I started keeping water turtles five years ago. Currently, I just have Spike, a Mississippi map turtle, but have also had yellow-bellied sliders, a hybrid yellow belly and red-eared slider, and a small painted turtle. We keep ghost shrimps in the turtle tank to help with cleanup and a few minnows as snacks. When Spike was first moved to his own tank, we had a golden algae eater in there as well. It was the neatest thing to watch as these two became good friends. Sadly, little gold passed away several years later. I felt bad for him being without his pal, but now he has a new buddy.
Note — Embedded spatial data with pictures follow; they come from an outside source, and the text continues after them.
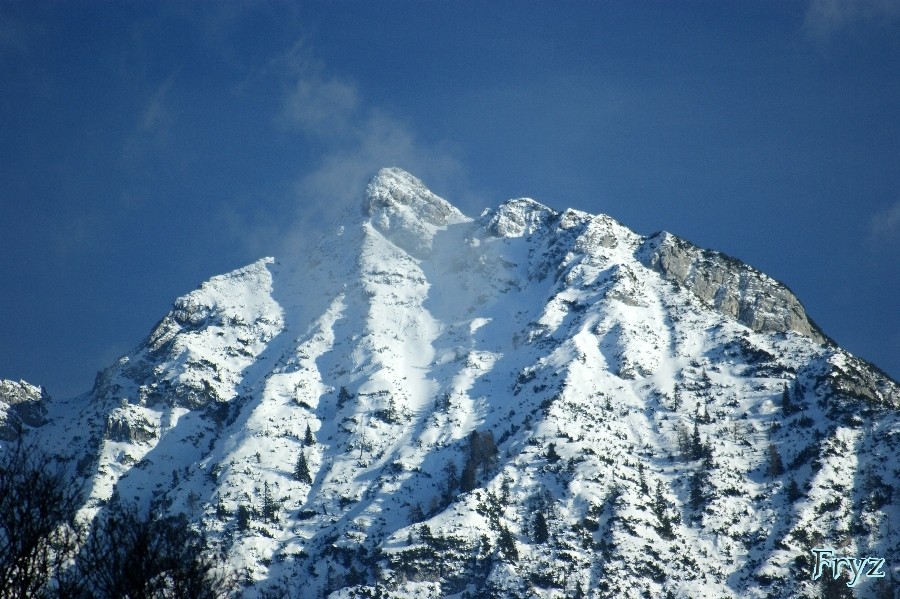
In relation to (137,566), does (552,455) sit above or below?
above

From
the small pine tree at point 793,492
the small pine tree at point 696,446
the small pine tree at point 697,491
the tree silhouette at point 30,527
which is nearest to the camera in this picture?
the tree silhouette at point 30,527

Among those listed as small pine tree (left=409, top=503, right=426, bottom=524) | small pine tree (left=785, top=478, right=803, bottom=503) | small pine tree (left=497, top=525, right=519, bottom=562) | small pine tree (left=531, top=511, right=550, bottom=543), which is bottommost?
small pine tree (left=497, top=525, right=519, bottom=562)

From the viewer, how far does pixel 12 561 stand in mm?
33625

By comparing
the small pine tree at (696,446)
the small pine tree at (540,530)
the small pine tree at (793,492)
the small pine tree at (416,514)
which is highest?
the small pine tree at (696,446)

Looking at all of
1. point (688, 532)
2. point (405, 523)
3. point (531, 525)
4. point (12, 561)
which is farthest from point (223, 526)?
point (12, 561)

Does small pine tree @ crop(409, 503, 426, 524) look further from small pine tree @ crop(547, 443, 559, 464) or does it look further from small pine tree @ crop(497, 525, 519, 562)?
small pine tree @ crop(547, 443, 559, 464)

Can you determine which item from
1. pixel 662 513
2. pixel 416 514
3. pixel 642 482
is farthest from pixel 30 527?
pixel 642 482

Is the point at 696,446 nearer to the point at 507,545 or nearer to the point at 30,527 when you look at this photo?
the point at 507,545

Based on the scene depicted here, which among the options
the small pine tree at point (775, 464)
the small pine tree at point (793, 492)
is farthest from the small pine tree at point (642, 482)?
the small pine tree at point (793, 492)

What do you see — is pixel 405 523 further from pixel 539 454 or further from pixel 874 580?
pixel 874 580

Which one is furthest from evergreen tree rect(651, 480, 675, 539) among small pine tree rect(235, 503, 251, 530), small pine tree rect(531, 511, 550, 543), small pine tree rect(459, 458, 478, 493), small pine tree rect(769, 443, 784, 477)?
small pine tree rect(235, 503, 251, 530)

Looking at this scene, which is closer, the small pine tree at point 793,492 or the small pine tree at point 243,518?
the small pine tree at point 793,492

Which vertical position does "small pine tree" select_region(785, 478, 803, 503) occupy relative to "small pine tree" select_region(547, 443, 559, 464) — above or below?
below

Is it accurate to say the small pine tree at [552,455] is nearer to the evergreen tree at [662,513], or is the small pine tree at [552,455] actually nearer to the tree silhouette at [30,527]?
the evergreen tree at [662,513]
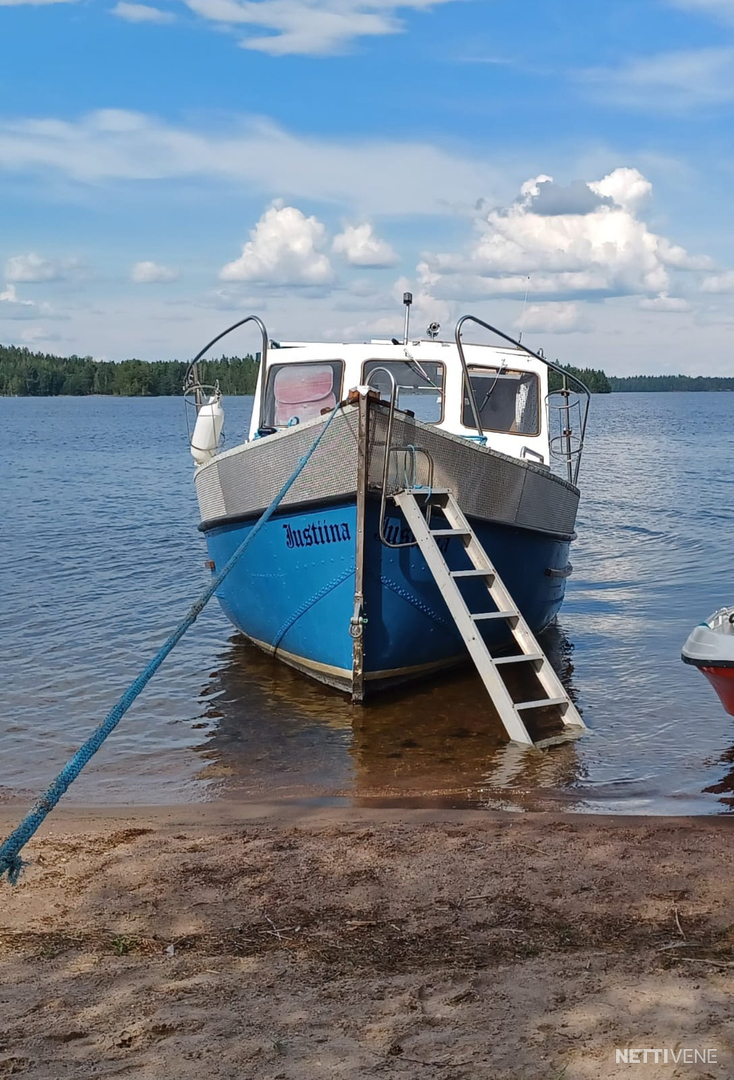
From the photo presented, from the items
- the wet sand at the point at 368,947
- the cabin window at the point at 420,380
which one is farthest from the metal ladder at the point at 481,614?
the cabin window at the point at 420,380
Several months ago, Marie Laveau, the crayfish, was added to the tank. I wasn’t sure how things would go at first, but Spike seems to have taken a liking to her. They’ve even been caught teaming up and working together to catch minnows in the tank, then sharing the meal. Marie Laveau also helps keep the tank tidy. It was just discovered while providing a honeydew and cantaloupe snack for Spike that our crawdad friend also really, really enjoys melon. It was entertaining watching her gather up the fruit, race around the tank with it in her pinchers, and hiding it in her little burrow.

For a beginner aquarium tank, I strongly recommend doing your research beforehand. I just jumped in not really prepared for what I was getting into. While I did learn a lot that way, several fish paid the price for it, and there were some very trying times. There is also more work involved with keeping aquarium critters than just dumping them in a container of water and letting them go.